2 March 2017:
SINGAPORE — Allowing the use of heated tobacco products here could draw a much larger group of users — especially among youth — and there is no compelling reason or practical benefit in allowing such emerging tobacco products, said Senior Minister of State for Health Amy Khor on Thursday (March 2).
Existing evidence suggests that heat-not-burn tobacco products are “not significantly different” from traditional cigarettes in terms of the risks posed to smokers as well as non-smokers, said Dr Khor.
She was responding to a parliamentary question posed by Non-Constituency Member of Parliament Leon Perera, who had asked about any evidence available of heated tobacco products reducing the overall risk to smokers and non-smokers, and if the Health Sciences Authority (HSA) had assessed such products.
Heat-not-burn tobacco is a smoking technology that employs the process of heating tobacco, rather than burning it as with traditional cigarettes.

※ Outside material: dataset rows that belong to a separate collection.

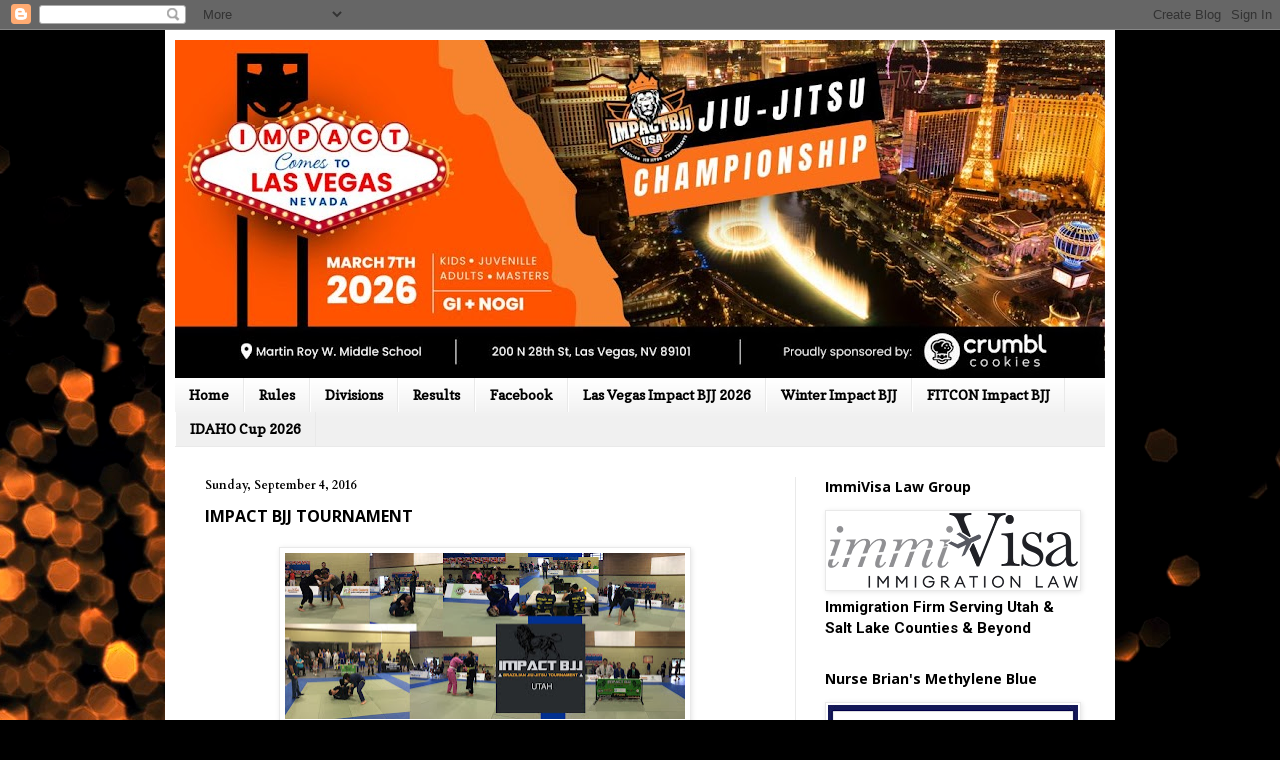

--- FILE ---
content_type: text/html; charset=UTF-8
request_url: https://impactbjj.blogspot.com/b/stats?style=BLACK_TRANSPARENT&timeRange=ALL_TIME&token=APq4FmBdiOC5_XI7mEtioRLtJLX8JhelUA8glXDmyH_6xQ6p_e2JRELa28j5jR-1Zi0IeBm0pucu2VjDZZR8ZFECF6077ACrkQ
body_size: -9
content:
{"total":358288,"sparklineOptions":{"backgroundColor":{"fillOpacity":0.1,"fill":"#000000"},"series":[{"areaOpacity":0.3,"color":"#202020"}]},"sparklineData":[[0,40],[1,21],[2,33],[3,18],[4,21],[5,17],[6,22],[7,24],[8,27],[9,31],[10,31],[11,27],[12,23],[13,34],[14,40],[15,31],[16,19],[17,20],[18,25],[19,26],[20,45],[21,71],[22,39],[23,16],[24,11],[25,51],[26,33],[27,97],[28,19],[29,7]],"nextTickMs":514285}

Major tobacco companies have launched heat-not-burn products recently that claim to be less harmful than traditional cigarettes.
Unlike electronic cigarettes (e-cigarettes) that deliver nicotine with flavourings in the form of vapour to users, heated tobacco products contain tobacco.
The import and sale of e-cigarettes and products such as nasal snuff and oral snuff are not allowed in Singapore.
Dr Khor said the HSA has done preliminary tests on heated tobacco products, and found the nicotine content to be comparable to traditional cigarettes.
“Evidence from other countries suggests that heat-not-burn tobacco products are not significantly different from traditional cigarettes in terms of emissions,” she said.
“While there have been claims that such tobacco products are less harmful than traditional cigarettes, these claims are made by the tobacco industry and, to date, there is very little independent evidence supporting such claims.”
There is no documented evidence of any “safe” level of tobacco use, and “there has been no claim by anyone that (heated tobacco products) can be used for smoking cessation”, she added.
“I think our concern, really, is with the fact that allowing the use of such products could attract a much larger group of users, especially among youths. That could be the gateway to nicotine addiction and eventually, smoking,” said Dr Khor.
The United States Centers for Disease Control and Prevention have reported an increase of e-cigarette use among high school students of more than 10 times, from 1.5 per cent to 16 per cent, between 2011 and 2015, she noted.
“So in fact what we are doing is to adopt a very high and precautionary level of public health protection against known, as well as potential harm, of tobacco products including, of course, heat-not-burn tobacco products.”